Непогода действовала успокаивающе, в какой-то мере убаюкивающе — Дэвид не раз в своей жизни удивлялся, почему именно так. Когда он был маленьким, даже старшая сестра, храбрая и бойкая, съеживалась комочком в кровати, стоило молнии сверкнуть за стеклом и грому огласить округу. Дождь ли, сильнейший ветер, что трепал деревянные оконные рамы так, словно хотел выдрать их, или снежная буря, из-за которой все оставались дома, и отец не гасил камин весь день — Анора хмурилась, дрожала и таскала за собой большое пуховое одеяло, в которое кутался и сам Дэвид, обнимая сестру поперек живота.

Она всегда боялась, расстраивалась, ловила на себе недоуменный и сочувствующий взгляд матери, что говорила:

— Ну же, ты уже большая девочка, а это просто ветер.

Ветер выл для Аноры сотней оголодавших волков, что сновали по округе эфемерными тенями, огромными чудовищами, притаившимися среди укрытых дождём зарослей шиповника и крапивы. Анора всегда тянулась к солнцу, погожим летним дням и еще не совсем холодным, но ярким мгновениям осени перед началом сезона дождей.

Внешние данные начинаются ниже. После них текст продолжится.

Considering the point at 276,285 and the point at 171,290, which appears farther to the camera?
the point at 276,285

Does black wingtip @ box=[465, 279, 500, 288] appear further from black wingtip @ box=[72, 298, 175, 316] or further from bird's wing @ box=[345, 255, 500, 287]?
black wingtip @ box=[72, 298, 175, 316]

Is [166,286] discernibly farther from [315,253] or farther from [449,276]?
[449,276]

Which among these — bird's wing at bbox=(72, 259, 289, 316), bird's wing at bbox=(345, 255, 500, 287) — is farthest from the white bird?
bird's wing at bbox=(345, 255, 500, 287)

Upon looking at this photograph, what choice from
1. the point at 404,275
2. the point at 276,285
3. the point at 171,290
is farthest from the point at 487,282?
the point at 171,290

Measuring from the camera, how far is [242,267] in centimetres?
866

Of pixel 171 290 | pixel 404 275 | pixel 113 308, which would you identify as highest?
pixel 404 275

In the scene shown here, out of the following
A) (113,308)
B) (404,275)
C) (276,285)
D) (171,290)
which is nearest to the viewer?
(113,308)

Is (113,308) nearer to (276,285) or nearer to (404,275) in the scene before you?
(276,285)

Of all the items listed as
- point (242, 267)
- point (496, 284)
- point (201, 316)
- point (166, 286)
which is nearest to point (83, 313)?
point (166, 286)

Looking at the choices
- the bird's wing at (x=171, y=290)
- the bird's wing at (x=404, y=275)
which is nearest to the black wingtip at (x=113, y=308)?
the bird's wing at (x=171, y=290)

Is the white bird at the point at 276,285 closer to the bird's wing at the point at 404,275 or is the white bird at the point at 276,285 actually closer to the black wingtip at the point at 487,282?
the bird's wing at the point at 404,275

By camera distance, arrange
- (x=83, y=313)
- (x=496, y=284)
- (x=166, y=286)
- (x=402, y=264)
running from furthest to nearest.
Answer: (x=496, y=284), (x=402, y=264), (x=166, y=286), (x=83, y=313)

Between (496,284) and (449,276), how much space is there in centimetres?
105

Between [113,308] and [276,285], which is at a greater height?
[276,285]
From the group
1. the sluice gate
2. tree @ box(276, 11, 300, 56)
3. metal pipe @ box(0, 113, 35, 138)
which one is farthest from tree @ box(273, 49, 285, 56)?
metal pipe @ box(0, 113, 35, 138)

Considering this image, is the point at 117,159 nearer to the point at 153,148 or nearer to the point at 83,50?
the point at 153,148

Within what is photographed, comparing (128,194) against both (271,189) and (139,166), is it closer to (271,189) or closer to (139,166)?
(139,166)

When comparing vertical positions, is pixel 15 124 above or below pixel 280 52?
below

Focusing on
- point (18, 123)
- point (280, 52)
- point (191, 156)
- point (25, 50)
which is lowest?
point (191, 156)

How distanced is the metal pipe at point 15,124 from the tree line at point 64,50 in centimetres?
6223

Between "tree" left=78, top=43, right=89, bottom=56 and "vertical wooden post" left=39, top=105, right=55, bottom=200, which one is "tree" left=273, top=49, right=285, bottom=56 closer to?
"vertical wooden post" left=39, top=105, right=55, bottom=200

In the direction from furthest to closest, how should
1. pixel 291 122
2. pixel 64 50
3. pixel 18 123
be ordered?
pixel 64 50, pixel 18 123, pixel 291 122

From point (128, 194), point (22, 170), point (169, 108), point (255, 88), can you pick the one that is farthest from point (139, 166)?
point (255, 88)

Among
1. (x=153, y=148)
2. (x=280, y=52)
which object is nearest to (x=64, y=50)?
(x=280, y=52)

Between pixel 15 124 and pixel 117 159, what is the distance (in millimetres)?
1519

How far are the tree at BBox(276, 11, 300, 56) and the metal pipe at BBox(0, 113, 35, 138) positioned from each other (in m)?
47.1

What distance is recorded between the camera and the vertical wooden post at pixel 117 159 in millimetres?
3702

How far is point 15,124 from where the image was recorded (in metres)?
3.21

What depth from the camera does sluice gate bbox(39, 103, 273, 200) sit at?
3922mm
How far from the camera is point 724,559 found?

Дэвид никогда не понимал. Для него буря была тем, под что он засыпал быстрее и спокойнее, чем под колыбельные, слушая музыку среди скрипа голых веток и перешептывания внутри крохотных щелей в оконной раме. Дребезжание стекла под хлесткими ударами, грохот грома, похожий на звук, с которым небо вот-вот упадет тебе на голову — всё это никогда не тревожило его, а совсем наоборот. Безопаснее было разве что во снах.
Иногда, Дэвид тайком выбирался на улицу, мочил ноги в лужах хлюпающей грязи, запрокидывал голову, позволяя каплям воды омывать лицо, и возвращался домой абсолютно продрогшим, с чувством, которое он мог бы условно назвать совершенно непонятным счастьем.

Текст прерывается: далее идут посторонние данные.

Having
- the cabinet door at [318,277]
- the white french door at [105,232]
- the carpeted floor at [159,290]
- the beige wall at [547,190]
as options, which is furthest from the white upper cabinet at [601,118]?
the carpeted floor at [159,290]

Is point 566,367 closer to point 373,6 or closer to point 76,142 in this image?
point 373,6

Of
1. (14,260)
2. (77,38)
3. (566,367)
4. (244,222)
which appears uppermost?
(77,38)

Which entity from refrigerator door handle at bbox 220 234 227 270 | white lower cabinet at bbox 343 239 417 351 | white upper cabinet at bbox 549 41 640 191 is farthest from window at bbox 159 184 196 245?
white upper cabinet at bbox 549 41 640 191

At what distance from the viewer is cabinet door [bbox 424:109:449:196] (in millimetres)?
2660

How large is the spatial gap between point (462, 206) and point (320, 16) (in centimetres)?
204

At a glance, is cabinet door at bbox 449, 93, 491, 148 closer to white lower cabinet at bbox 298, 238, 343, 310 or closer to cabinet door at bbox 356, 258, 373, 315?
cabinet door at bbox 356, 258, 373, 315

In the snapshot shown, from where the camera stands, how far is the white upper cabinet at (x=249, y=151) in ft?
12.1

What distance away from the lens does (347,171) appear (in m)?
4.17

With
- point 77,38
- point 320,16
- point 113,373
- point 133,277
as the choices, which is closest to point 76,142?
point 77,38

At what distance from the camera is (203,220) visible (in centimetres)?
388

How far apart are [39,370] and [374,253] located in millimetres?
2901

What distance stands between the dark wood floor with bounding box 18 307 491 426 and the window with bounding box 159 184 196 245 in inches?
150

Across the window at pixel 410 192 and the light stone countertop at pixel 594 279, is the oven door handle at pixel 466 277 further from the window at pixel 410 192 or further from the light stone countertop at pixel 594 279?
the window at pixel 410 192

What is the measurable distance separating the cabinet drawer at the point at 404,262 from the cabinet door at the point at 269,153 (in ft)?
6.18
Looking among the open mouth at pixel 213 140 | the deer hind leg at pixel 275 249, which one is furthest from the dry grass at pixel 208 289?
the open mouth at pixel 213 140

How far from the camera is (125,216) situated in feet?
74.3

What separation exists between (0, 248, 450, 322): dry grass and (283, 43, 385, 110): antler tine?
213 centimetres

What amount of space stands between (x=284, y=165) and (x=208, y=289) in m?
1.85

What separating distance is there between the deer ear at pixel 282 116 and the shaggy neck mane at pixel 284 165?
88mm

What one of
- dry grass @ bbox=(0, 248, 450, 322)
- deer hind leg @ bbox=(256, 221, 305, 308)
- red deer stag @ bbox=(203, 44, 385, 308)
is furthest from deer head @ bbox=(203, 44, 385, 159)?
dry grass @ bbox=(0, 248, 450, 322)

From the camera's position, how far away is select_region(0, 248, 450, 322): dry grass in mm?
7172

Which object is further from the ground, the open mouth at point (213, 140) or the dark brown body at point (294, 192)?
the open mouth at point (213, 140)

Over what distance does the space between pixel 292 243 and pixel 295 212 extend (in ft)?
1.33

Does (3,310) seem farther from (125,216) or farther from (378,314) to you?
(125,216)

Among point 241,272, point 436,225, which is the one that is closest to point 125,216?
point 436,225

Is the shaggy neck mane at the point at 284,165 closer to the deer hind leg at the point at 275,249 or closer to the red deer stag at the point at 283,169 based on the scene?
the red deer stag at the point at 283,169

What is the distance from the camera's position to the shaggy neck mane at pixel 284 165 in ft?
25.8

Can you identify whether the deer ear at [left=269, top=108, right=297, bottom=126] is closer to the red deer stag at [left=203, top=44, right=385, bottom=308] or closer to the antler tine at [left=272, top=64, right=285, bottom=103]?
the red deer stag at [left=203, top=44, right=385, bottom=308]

В его жизни всегда было больше вопросов, чем ответов на что-либо.

Вэнс закрыл глаза, вслушиваясь в металлические переливы и отголоски посторонних звуков, проходящих через всепоглощающий шум дождя: Лай служебных собак, снующих меж контейнерами, низкие ругательства офицеров, шелест брезентов.

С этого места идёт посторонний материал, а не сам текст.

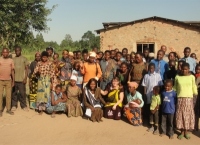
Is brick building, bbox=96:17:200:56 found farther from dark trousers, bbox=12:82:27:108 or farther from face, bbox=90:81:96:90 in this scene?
face, bbox=90:81:96:90

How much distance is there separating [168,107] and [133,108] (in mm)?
988

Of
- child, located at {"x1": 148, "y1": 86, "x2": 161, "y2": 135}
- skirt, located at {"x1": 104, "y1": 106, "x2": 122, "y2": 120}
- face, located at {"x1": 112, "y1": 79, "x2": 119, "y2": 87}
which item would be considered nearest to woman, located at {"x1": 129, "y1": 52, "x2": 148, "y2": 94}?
face, located at {"x1": 112, "y1": 79, "x2": 119, "y2": 87}

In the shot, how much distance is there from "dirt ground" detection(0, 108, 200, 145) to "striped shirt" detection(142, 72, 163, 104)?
0.78m

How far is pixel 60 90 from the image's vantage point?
6.68m

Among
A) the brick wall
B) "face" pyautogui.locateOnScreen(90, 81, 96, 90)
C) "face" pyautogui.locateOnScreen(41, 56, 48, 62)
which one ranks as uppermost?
the brick wall

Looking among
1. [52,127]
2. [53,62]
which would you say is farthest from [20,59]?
[52,127]

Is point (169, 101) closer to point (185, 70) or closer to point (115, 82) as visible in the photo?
point (185, 70)

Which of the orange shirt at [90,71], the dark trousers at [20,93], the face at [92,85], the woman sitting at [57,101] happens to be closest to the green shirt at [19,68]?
the dark trousers at [20,93]

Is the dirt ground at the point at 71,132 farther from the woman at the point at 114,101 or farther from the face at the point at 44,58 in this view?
the face at the point at 44,58

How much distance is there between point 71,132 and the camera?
5414 millimetres

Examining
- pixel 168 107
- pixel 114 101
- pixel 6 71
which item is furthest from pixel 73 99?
pixel 168 107

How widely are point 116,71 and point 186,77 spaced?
2.12 m

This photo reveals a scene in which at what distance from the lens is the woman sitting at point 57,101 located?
658 cm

Время близилось к четырём часам утра и Дэвида предсказуемо клонило в сон от вполне понятной усталости, подкрепляемой успокаивающим шумом вокруг.

Тревога, колышущаяся внутри проросшими семенами горьких трав, медленно отступала, освобождала место неудовлетворительной пустоте, среди которой мужчина слышал эхо, такое же отчётливое, как и фоновый шум небесной воды вокруг.

«Я здесь»

Он встрепенулся, едва ли не соскользнув за пределы рамы, заморгал быстро, нахмурив брови и оглядываясь по сторонам. Эхо звенело в контейнере удаляющимися отголосками прямо к задней стенке.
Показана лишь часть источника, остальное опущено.